尝试在 python 中实现来自 google cloud 的文档 OCR 时遇到此错误,如下所述:https://cloud.google.com/document-ai/docs/ocr#documentai_process_document-python。
当我跑步时
operation.result(timeout=None)
我收到此错误
Traceback (most recent call last):
File "<input>", line 1, in <module>
File "/Users/Niolo/Desktop/project/venv/lib/python3.8/site-packages/google/api_core/future/polling.py", line 134, in result
raise self._exception
google.api_core.exceptions.InternalServerError: 500 Failed to process all the documents
我的完整代码
import re
import os
from google.cloud import storage
from google.cloud import documentai_v1beta3 as documentai
from google.api_core.client_options import ClientOptions
project_id = 'my_project_id'
location = 'eu' # Format is 'us' or 'eu'
processor_id = 'my_processor_id' # Create processor in Cloud Console
gcs_input_uri = "gs://my_bucket/toy1.py"
gcs_output_uri = "gs://my_bucket"
gcs_output_uri_prefix = "gs://"
os.environ["GOOGLE_APPLICATION_CREDENTIALS"] = "/Users/Niolo/Desktop/Work/DocumentAI/OCR/key.json"
def batch_process_documents(
project_id,
location,
processor_id,
gcs_input_uri,
gcs_output_uri,
gcs_output_uri_prefix,
timeout: int = 300,
):
# Set endpoint to EU
options = ClientOptions(api_endpoint="eu-documentai.googleapis.com:443")
# Instantiates a client
client = documentai.DocumentProcessorServiceClient(client_options=options)
destination_uri = f"{gcs_output_uri}/{gcs_output_uri_prefix}/"

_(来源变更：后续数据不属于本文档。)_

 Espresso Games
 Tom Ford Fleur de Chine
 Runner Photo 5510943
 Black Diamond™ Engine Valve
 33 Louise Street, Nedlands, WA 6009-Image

# 'mime_type' can be 'application/pdf', 'image/tiff',
# and 'image/gif', or 'application/json'
input_config = documentai.types.document_processor_service.BatchProcessRequest.BatchInputConfig(
gcs_source=gcs_input_uri, mime_type="application/pdf"
)
# Where to write results
output_config = documentai.types.document_processor_service.BatchProcessRequest.BatchOutputConfig(
gcs_destination=destination_uri
)
# Location can be 'us' or 'eu'
name = f"projects/{project_id}/locations/{location}/processors/{processor_id}"
request = documentai.types.document_processor_service.BatchProcessRequest(
name=name,
input_configs=[input_config],
output_config=output_config,
)
operation = client.batch_process_documents(request)

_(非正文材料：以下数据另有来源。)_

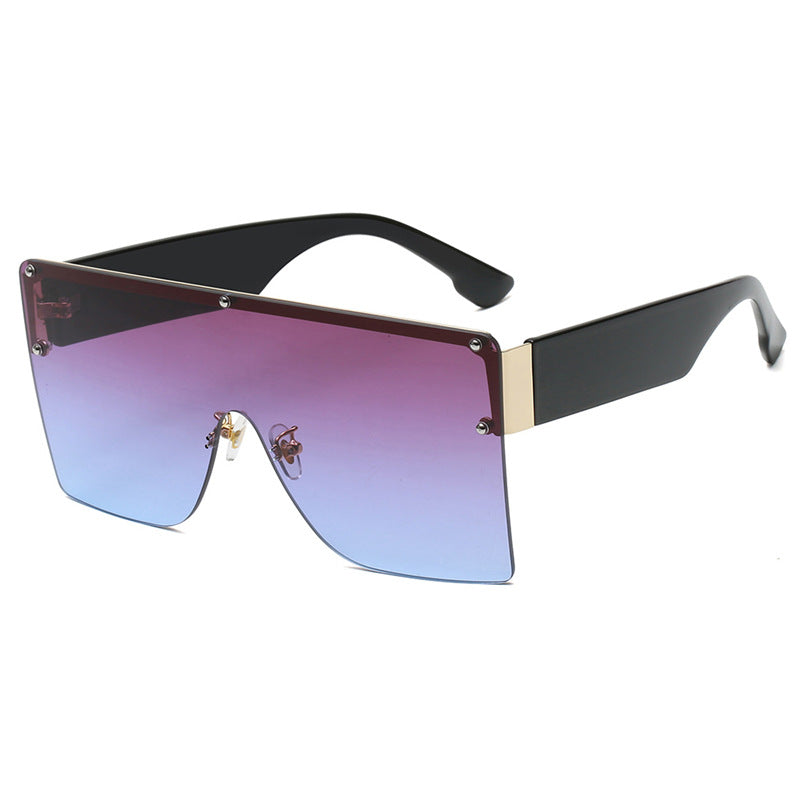 (PAQUETE de 6) Gafas de sol al por mayor 73017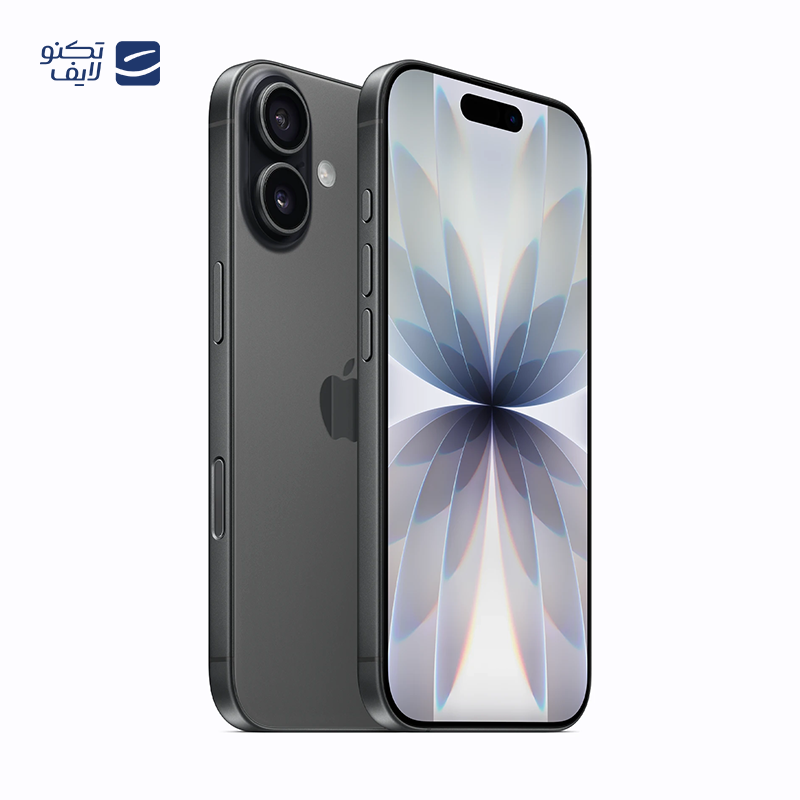 gallery-گوشی موبایل اپل مدل iPhone 17 ZA/A ظرفیت 256 گیگابایت رم 8 گیگابایت - Not Active ریجستر شده copy.png gallery-گوشی موبایل اپل مدل iPhone 17 ZA/A ظرفیت 256 گیگابایت رم 8 گیگابایت - Not Active ریجستر شده copy.png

# Wait for the operation to finish
operation.result(timeout=None)
# Results are written to GCS. Use a regex to find
# output files
match = re.match(r"gs://([^/]+)/(.+)", destination_uri)
output_bucket = match.group(1)
prefix = match.group(2)
storage_client = storage.Client()
bucket = storage_client.get_bucket(output_bucket)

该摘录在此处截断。